For the first time, his placid expression cracks. It’s subtle—a slight widening of the eyes, a quick intake of breath. He takes a step toward me, then stops himself. “You perceived the attenuation?”
“I don’t know what that means. I just saw you. And I heard a song.”
“What song?”
“I don’t know the words. It was sad. It felt like a goodbye.”
He is utterly still. The silence between us stretches, thick and charged. “You shouldn’t be able to do that,” he says finally. His voice is barely audible.
“Well, I did.” I push off the wall, emboldened by his reaction. “What does it mean?”
“It means they were right to take you.” He runs a hand through his black hair, a frustrated gesture. “It means you’re not just leverage. You’re a specimen.”
The word chills me. Specimen. Like something in a jar.
“Will it help me?” I ask. “In the match. Will seeing things… differently… help me?”
He considers me for a long moment. “It might. Or it might make you a priority target. The game masters favor interesting variables. They might design the challenges to specifically stress you.

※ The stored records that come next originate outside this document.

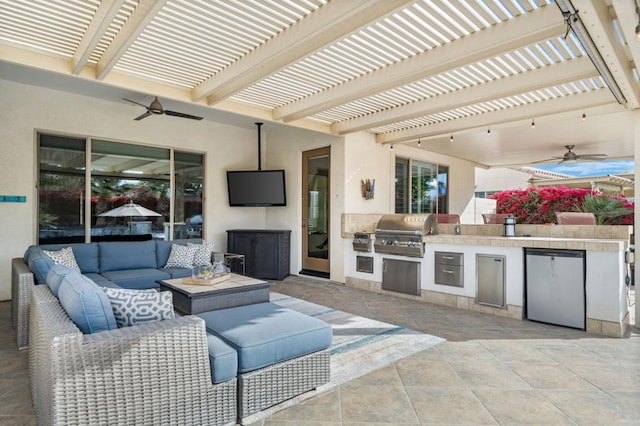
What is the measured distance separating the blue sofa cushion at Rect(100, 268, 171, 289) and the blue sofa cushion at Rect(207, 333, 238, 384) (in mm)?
2832

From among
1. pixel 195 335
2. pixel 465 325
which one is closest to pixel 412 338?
pixel 465 325

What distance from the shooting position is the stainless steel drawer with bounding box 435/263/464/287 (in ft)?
16.4

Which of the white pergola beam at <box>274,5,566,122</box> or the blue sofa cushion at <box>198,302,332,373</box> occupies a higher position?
the white pergola beam at <box>274,5,566,122</box>

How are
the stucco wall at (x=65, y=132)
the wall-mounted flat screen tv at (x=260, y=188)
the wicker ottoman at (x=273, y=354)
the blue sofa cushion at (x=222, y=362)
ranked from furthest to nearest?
the wall-mounted flat screen tv at (x=260, y=188) → the stucco wall at (x=65, y=132) → the wicker ottoman at (x=273, y=354) → the blue sofa cushion at (x=222, y=362)

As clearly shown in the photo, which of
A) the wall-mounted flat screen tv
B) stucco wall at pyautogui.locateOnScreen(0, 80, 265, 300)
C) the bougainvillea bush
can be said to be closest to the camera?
stucco wall at pyautogui.locateOnScreen(0, 80, 265, 300)

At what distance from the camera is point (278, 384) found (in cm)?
238

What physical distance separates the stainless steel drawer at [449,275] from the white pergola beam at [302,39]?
10.9 ft

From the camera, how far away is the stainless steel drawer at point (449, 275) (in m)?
5.00

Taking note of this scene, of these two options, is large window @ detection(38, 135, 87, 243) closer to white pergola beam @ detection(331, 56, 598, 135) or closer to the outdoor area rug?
the outdoor area rug

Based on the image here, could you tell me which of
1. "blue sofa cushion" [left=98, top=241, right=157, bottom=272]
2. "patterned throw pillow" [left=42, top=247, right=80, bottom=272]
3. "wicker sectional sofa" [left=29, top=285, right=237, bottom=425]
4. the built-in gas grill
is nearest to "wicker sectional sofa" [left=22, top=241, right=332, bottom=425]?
"wicker sectional sofa" [left=29, top=285, right=237, bottom=425]

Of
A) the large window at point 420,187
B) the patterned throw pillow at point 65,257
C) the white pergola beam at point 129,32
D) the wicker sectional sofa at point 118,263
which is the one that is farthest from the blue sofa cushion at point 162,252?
the large window at point 420,187

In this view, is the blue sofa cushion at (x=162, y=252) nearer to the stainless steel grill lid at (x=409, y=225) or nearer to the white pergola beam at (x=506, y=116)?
the stainless steel grill lid at (x=409, y=225)

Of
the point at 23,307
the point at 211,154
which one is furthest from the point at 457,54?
the point at 211,154

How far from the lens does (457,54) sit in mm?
3424
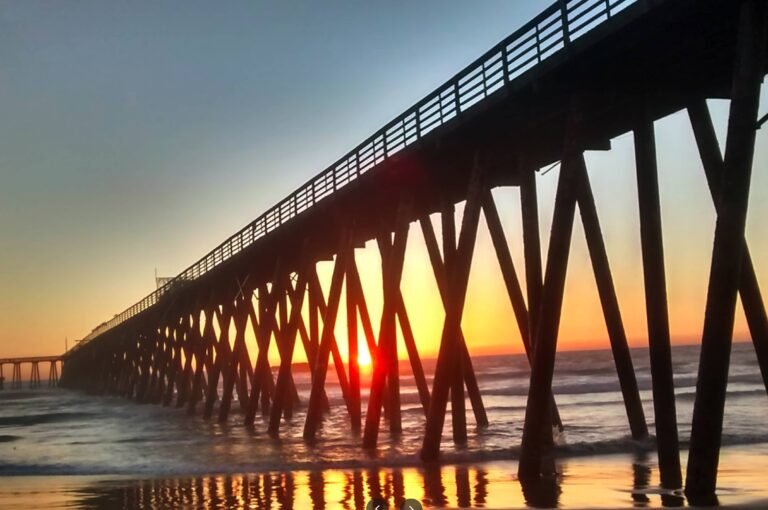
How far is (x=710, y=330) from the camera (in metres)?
6.88

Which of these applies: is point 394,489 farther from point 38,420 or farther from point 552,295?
point 38,420

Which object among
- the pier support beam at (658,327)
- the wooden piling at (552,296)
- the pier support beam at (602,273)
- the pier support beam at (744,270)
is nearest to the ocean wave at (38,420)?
the pier support beam at (602,273)

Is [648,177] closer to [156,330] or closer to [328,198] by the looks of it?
[328,198]

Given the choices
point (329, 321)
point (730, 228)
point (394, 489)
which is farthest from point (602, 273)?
point (329, 321)

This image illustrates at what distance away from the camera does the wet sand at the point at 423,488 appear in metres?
8.46

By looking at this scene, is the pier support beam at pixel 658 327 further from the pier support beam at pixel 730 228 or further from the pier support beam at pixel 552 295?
the pier support beam at pixel 730 228

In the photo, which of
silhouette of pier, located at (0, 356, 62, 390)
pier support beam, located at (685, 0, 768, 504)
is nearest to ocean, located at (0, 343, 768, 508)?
pier support beam, located at (685, 0, 768, 504)

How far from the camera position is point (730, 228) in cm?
686

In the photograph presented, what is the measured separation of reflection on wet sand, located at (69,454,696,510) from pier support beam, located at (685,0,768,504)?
1.39m

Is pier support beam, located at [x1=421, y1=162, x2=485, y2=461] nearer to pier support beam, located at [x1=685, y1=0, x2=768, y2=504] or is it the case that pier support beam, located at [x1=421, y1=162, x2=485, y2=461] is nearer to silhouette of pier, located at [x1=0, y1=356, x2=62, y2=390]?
pier support beam, located at [x1=685, y1=0, x2=768, y2=504]

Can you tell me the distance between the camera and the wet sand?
8461mm

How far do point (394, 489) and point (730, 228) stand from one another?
16.6 feet

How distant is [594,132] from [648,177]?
1.98 meters

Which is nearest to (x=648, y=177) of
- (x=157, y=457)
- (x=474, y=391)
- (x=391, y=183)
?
(x=391, y=183)
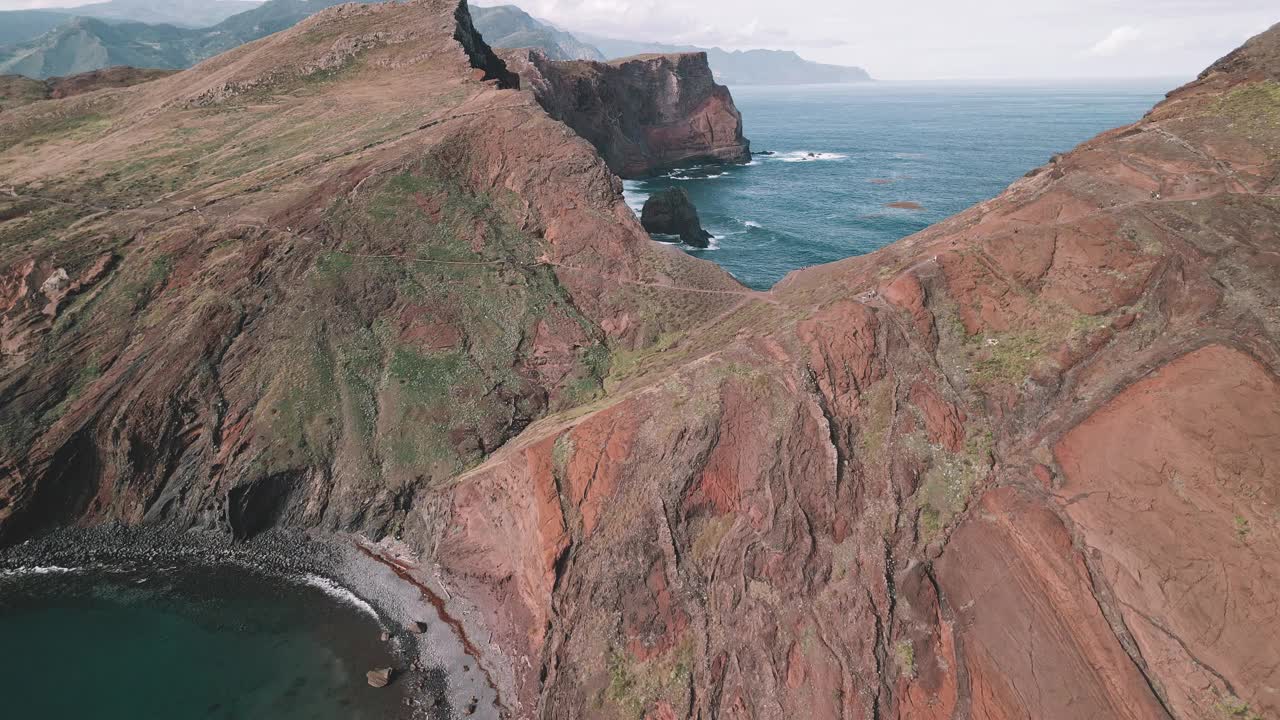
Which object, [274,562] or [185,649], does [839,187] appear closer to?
[274,562]

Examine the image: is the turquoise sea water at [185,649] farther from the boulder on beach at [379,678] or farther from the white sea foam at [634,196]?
the white sea foam at [634,196]

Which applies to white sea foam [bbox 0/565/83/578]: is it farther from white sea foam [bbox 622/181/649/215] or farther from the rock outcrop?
the rock outcrop

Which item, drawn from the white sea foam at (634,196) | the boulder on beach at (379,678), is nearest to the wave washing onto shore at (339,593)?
the boulder on beach at (379,678)

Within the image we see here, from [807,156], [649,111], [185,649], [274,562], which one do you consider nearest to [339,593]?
[274,562]

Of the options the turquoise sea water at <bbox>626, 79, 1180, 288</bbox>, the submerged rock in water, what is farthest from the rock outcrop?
the submerged rock in water

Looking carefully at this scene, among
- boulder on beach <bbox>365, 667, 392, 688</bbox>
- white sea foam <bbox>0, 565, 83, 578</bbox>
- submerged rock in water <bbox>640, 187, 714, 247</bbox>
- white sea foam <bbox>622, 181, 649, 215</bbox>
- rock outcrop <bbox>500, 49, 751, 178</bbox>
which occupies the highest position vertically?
rock outcrop <bbox>500, 49, 751, 178</bbox>

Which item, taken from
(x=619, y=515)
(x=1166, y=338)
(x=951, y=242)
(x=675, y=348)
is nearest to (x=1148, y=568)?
(x=1166, y=338)
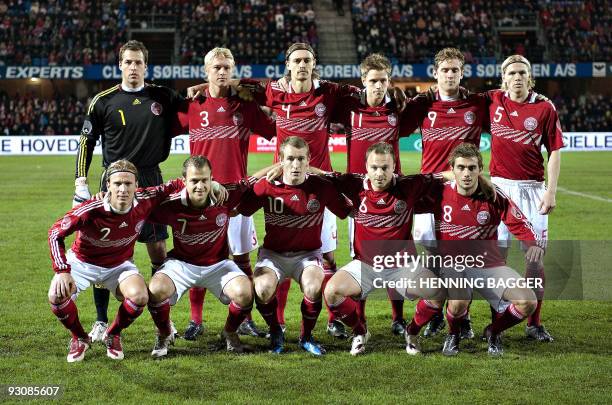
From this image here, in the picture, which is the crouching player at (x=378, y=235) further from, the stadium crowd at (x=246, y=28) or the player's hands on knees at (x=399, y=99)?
the stadium crowd at (x=246, y=28)

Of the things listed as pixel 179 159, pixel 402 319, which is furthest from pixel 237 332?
pixel 179 159

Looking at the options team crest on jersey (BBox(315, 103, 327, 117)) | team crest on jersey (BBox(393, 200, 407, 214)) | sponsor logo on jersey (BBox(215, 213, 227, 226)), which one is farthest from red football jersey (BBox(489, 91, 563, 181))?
sponsor logo on jersey (BBox(215, 213, 227, 226))

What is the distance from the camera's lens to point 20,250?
9664 millimetres

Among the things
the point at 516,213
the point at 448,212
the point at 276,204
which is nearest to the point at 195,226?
the point at 276,204

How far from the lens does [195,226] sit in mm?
5598

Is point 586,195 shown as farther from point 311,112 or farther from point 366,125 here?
point 311,112

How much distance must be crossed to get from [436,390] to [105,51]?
28305 millimetres

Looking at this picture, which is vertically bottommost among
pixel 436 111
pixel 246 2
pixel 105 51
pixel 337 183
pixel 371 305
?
pixel 371 305

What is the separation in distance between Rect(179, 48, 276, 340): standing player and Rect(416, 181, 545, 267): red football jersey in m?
1.45

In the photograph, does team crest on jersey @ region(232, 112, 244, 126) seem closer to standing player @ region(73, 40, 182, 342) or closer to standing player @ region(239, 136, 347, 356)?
standing player @ region(73, 40, 182, 342)

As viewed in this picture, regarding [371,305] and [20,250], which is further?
[20,250]

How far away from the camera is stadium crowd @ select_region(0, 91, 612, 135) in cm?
2881

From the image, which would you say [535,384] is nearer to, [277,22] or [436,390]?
[436,390]

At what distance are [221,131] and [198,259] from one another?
108cm
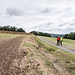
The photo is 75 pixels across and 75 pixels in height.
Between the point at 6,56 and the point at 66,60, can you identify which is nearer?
the point at 6,56

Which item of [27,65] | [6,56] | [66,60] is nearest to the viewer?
[27,65]

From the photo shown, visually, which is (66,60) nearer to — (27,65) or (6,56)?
(27,65)

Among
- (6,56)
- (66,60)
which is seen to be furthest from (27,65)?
(66,60)

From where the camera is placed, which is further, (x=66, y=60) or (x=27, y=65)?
(x=66, y=60)

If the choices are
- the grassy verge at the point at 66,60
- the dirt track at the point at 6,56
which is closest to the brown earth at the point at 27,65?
the dirt track at the point at 6,56

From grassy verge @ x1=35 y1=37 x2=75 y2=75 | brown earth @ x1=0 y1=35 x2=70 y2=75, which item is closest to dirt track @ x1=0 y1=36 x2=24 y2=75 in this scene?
brown earth @ x1=0 y1=35 x2=70 y2=75

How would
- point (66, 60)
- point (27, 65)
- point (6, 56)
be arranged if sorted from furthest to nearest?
point (66, 60), point (6, 56), point (27, 65)

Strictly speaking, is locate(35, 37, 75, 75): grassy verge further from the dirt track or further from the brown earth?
the dirt track

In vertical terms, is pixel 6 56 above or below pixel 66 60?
above

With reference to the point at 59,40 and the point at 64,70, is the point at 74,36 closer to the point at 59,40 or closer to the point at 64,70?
the point at 59,40

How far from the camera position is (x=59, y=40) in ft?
43.4

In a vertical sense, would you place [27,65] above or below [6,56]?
below

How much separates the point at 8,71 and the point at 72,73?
402 cm

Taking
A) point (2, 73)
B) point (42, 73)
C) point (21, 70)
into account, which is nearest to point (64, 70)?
point (42, 73)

To see what breaks first.”
“Great.” A hysterical laugh bubbles in my throat. I choke it down. “So what do I do?”
“You survive.” He says it like it’s a simple instruction. Breathe in. Breathe out. Survive. “You use everything. Your fear. Your anger. Your love for your brother. You weaponize it. You do not try to be brave. You be desperate. Desperate is smarter. Desperate is faster.”
“I don’t know how to fight.”
“Then don’t fight. Hide. Run. Observe. The theme is Capture. That doesn’t mean you have to be the one capturing. It just means something must be caught. Let it be someone else.”
His advice is practical, grim. A plan forms in the chaos of my mind, fragile and desperate. Hide. Run. Observe. I can do that. Maybe.
“Will you be in the match?” I ask.
His expression shutters completely. “Yes.”
“Will you… help me?”
“No.” The answer is immediate, absolute. “In the arena, I am your enemy. If our objectives conflict, I will capture you or disable you. I will not hesitate.”
The finality in his voice is worse than Kael’s polite cruelty. This is a peer. Someone who understands the dread. And he’s telling me he’ll hurt me if he has to.
“Then why are you here?” My voice cracks. “Why tell me anything?”
“Because out here, in the gaps between games, we are not enemies. We are just trapped.” He looks toward the door again, as if he hears something. “And because you heard the song. No one has ever heard the song before.”
He starts to fade. Not like a ghost, but like he’s stepping backward into a shadow that shouldn’t be there.
“Wait!” I lurch forward. “What’s your name?”
He pauses, half-in, half-out of the darkness. For a second, he looks like just a boy. Tired. Scarred. Sad.
“Al,” he says.
Then he’s gone. The corner is just a corner again.
I’m alone. But the paralyzing terror is gone. In its place is a cold, clear dread. It’s sharp. It’s focused.
Al. Enemy in the arena. Maybe the only person who understands the truth of this place outside of it.
I sit back down on the floor, but now I sit with my back straight. I touch the blue rose pendant.
I don’t feel serene. I don’t feel courageous. But I can pretend. I can act as if I am. For Shiro.
Capture. I close my eyes and picture it. Not a battle. A hunt. I am small. I am fast. I notice things.
I will not try to capture. I will try not to be captured.
I will be desperate.
I open my eyes and stare at the door. The lock clanked shut with finality. But nothing is final. Not until my heart stops.
I have a plan. It’s a terrible plan. It’s a plan built on running and hiding. But it’s mine. They took everything else. They don’t get this.
The drip of the faucet is no longer counting me down. It’s counting them down. To the moment I stop being a piece on their board and start being a problem in their game.
I pull my knees to my chest, wrap my arms around them, and wait for tomorrow.